Evrenle ve nasıl işlediğiyle ilgili bilmediğimiz bir sürü şey var. Bunlardan biri de karanlık enerji ve karanlık madde. Bu ikisi birlikte evrenin yaklaşık %96’sını oluşturuyor. Bizim yaşadığımız ve duygularımızla net bir şekilde algılayabildiğimiz kısım %4’ü.

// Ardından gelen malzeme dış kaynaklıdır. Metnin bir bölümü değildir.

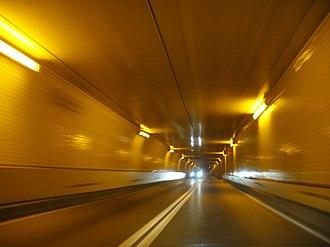 Interstate 895 (Maryland) - Baltimore Harbor Tunnel
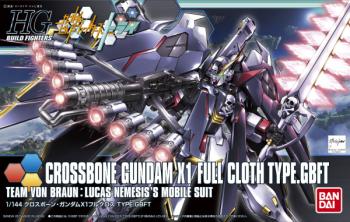 Gundam Build Fighters 1/144 High Grade Crossbone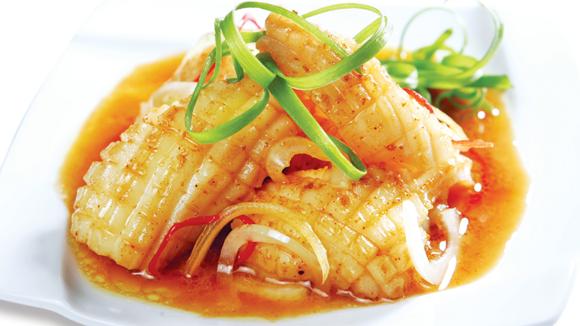 Món mực khìa dừa thơm ngon bổ dưỡng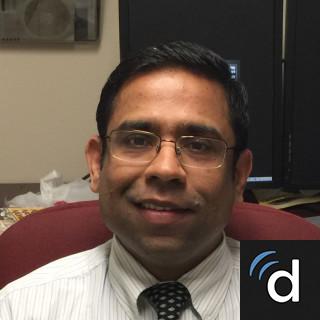 Dr. Giriraj Gupta, Orthopedic Surgeon in Manchester, KY ...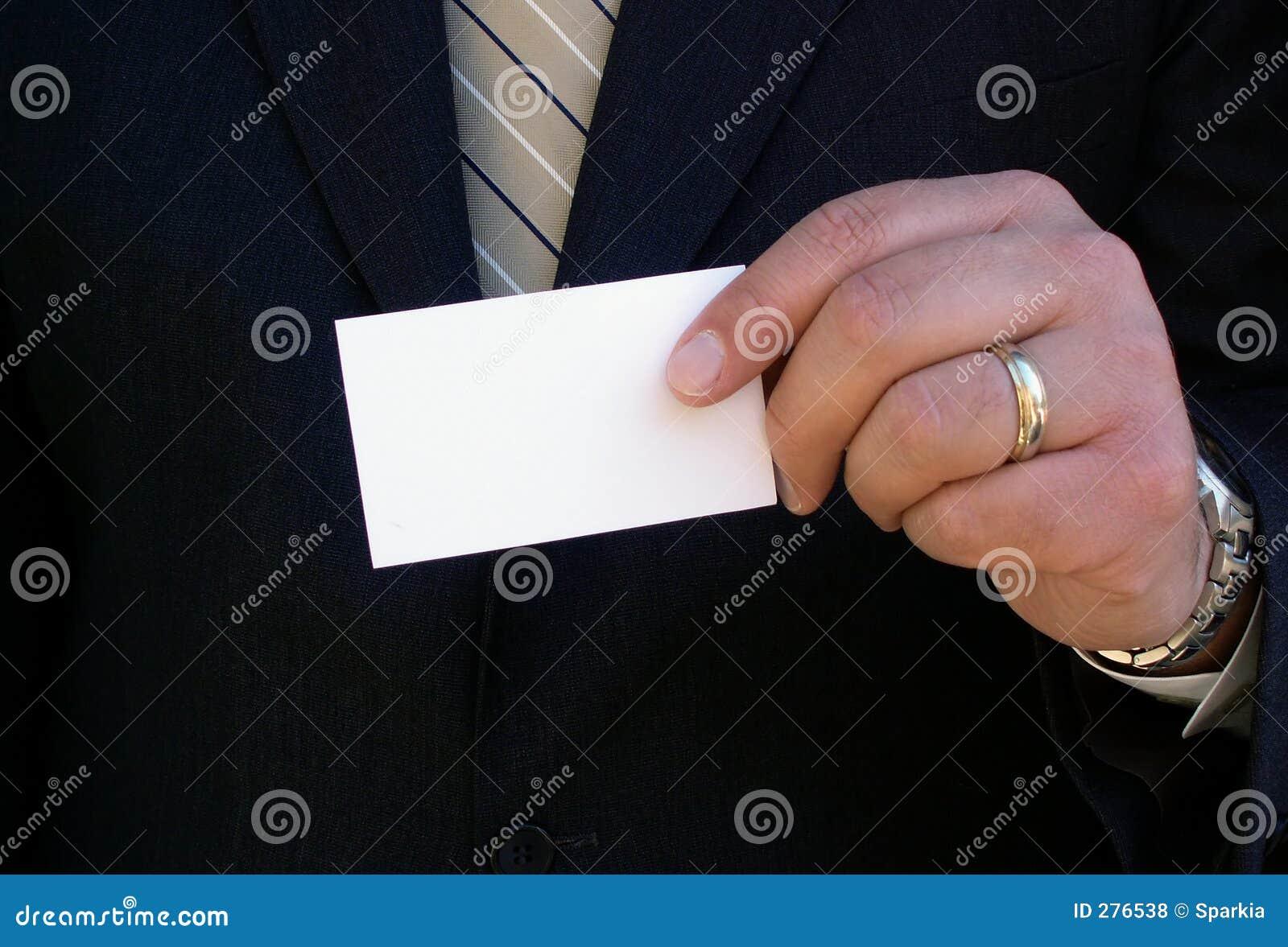 Holdings adreskaartje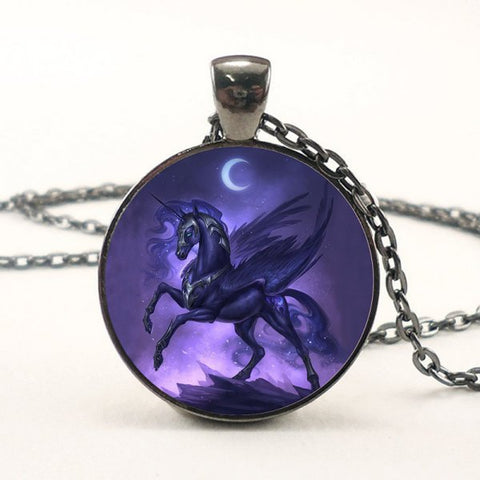 Black and purple Unicorn Pegasus Necklace -- Cabochon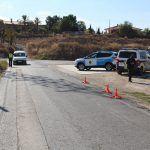 Ayuntamiento de Novelda 04-5-150x150 La Policía Local intensifica la vigilancia rural con el inicio de la campaña de uva de mesa
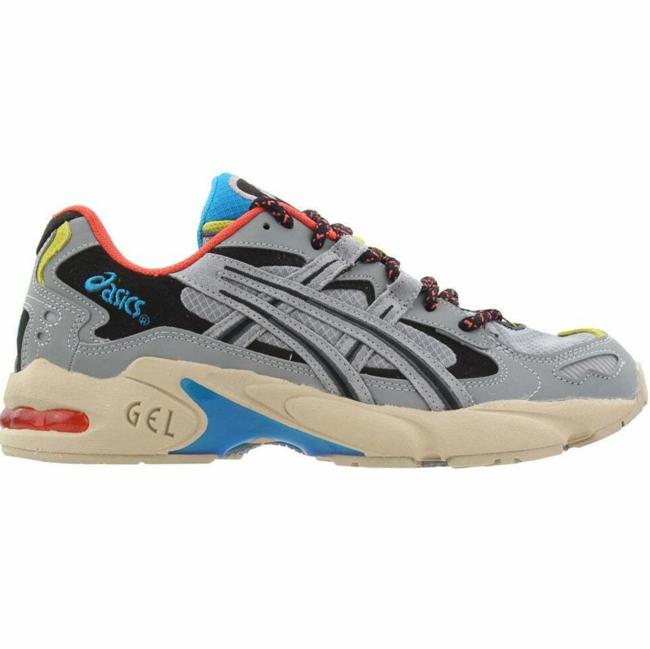 ASICS 亚瑟士 Tiger GEL-KAYANO 5 OG 男款运动鞋 47美元约¥323 买手党-买手聚集的地方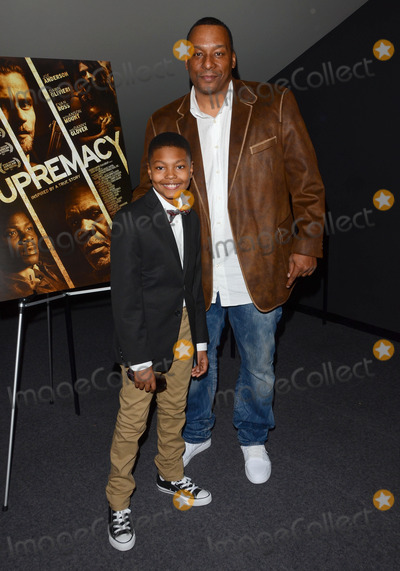 Deon Taylor, Alex Henderson Photo - 22 January 2015 - Los Angeles, California - Alex Henderson, Deon Taylor.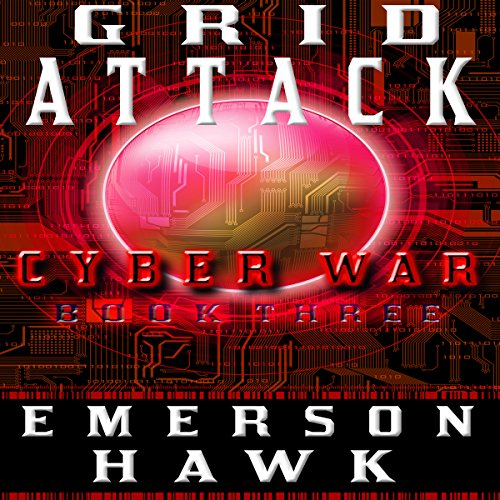 Grid Attack audiobook cover art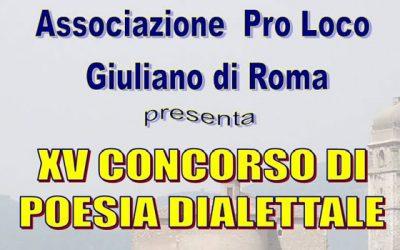 Il 17 agosto appuntamento a Giuliano di Roma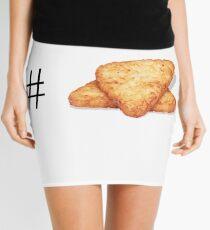 HashTag HashBrown Mini Skirt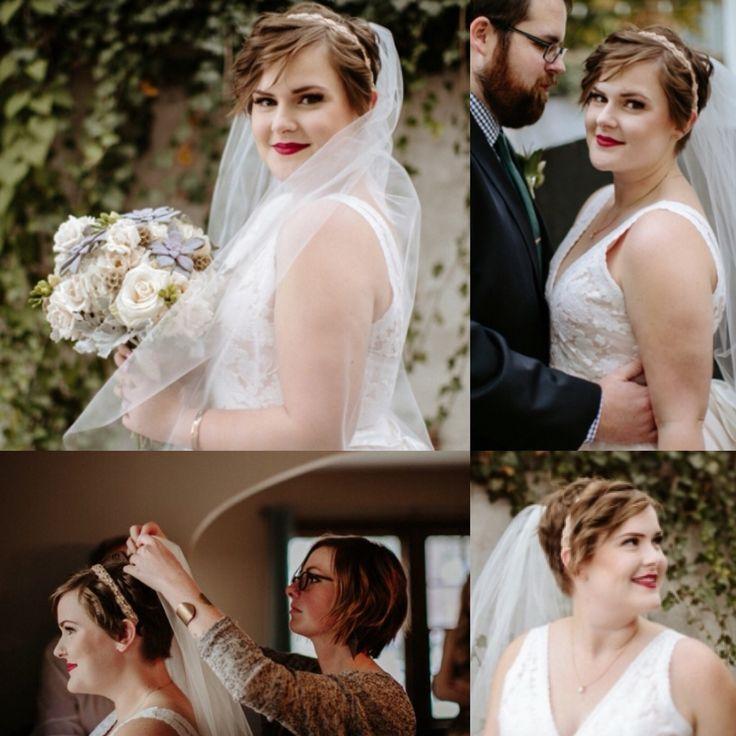 cómo-se-su-pelo-para-su-boda-a-crece-8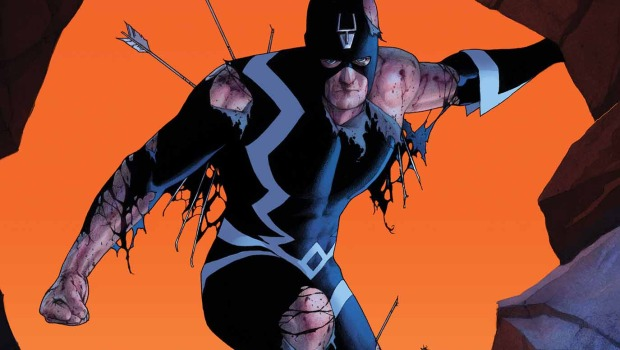 Uncanny_Inhumans_0_Cover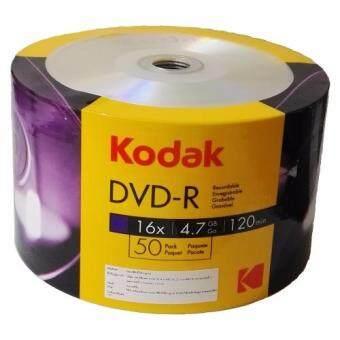 KODAK DVD-R 16X โกดัก ดีวีดี-อาร์ 16 เอ็กซ์ 50แผ่น (Pack12กล่อง)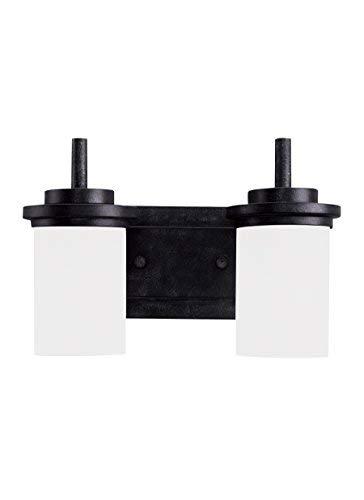 Sea Gull Lighting 44661-839 Winnetka Two Light Wall / Bath Vanity Style Lights, Blacksmith Finish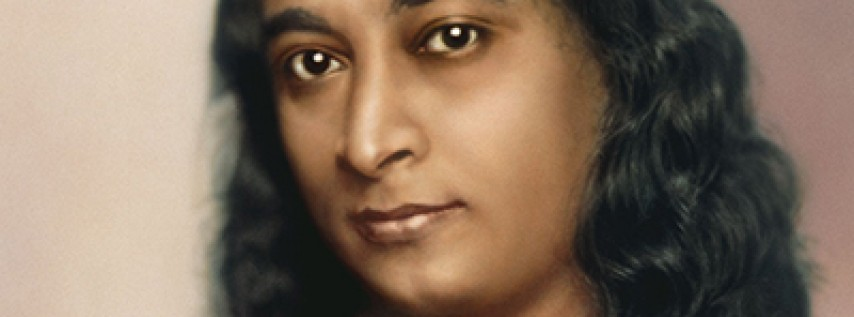 """Finding Inner Peace Through Meditation"": Free Talk on the Teachings of Paramahansa Yogananda"
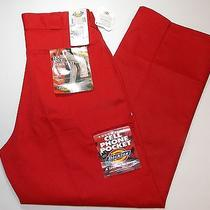 Dickies Double Knee Work Pants Sz 33 X 30 Red Color Nwt Photo
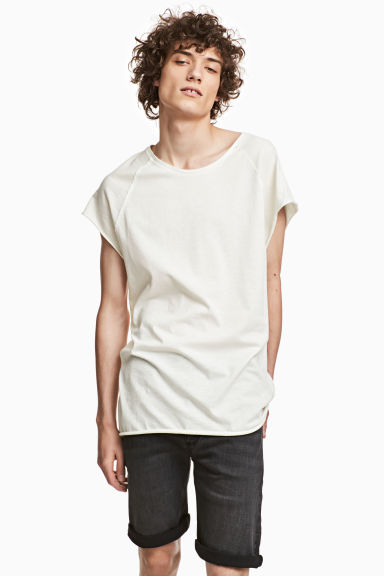 Slub jersey T-shirt - Natural white - Men | H&M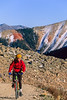 Colorado's  Alpine Loop, San Juan Mts , Silverton to Ophir Pass - 2 - 72 ppi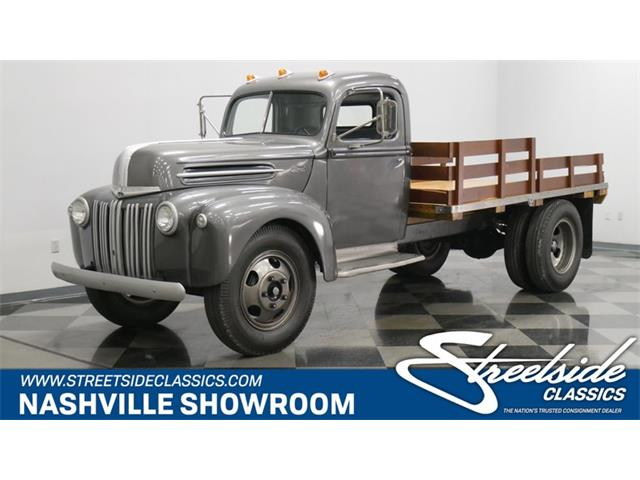 1947 Ford Truck (CC-1295620) for sale in Lavergne, Tennessee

Karanlık maddeyi de, enerjiyi de şu ana kadar hiç doğrudan gözlemleyemedik. Anlamlandıramadığımız bazı durumları açıklayabilmek için oluşturduğumuz kavramlar gibiler daha çok. Karanlık madde için durum şu şekilde: Galaksilerde o bulutumsu bütünlüğü bir arada tutabilecek yeterlilikte yerçekimi sağlayabilecek kadar normal madde yok. Ama yine de nasılsa bir aradalar. Yörüngesel hesaplamalarımızda beklediğimiz sonuçlara ulaşamıyoruz, gözlemleyemediğimiz fazladan bir çekim alanı var gibi, ve işte alın size karanlık madde. Karanlık madde çekim gücü uygular, karanlık enerji ise iter. Birbirleriyle alakalı oldukları tek şey onları gözlemleyemiyor oluşumuzdur. O yüzden karanlık deriz.
1929 yılında, Edward Hubble, yine teleskobundan gökyüzünü seyrederken garip bir şey fark etti. Yıldızlardan gelen ışığın dalgaboyu istikrarlı bir şekilde spektrumun kırmızı tarafına doğru kayıyordu. Bunun anlamı ise o yıldızlarla birbirimizden uzaklaştığımız oluyor. Artık evrenin genişlediğini bildiğimize göre onu bir şeylere bağlama zamanı geldi demektir. Bu genişlemenin büyük patlamaya bağlı olduğu ve yerçekiminin yavaşça genişlemeyi durduracağı gibi bir sürü teori ortaya atıldı ancak bunları bir kenara attık. Şu an biliyoruz ki evrenin genişlemesi daha bile hızlanıyor.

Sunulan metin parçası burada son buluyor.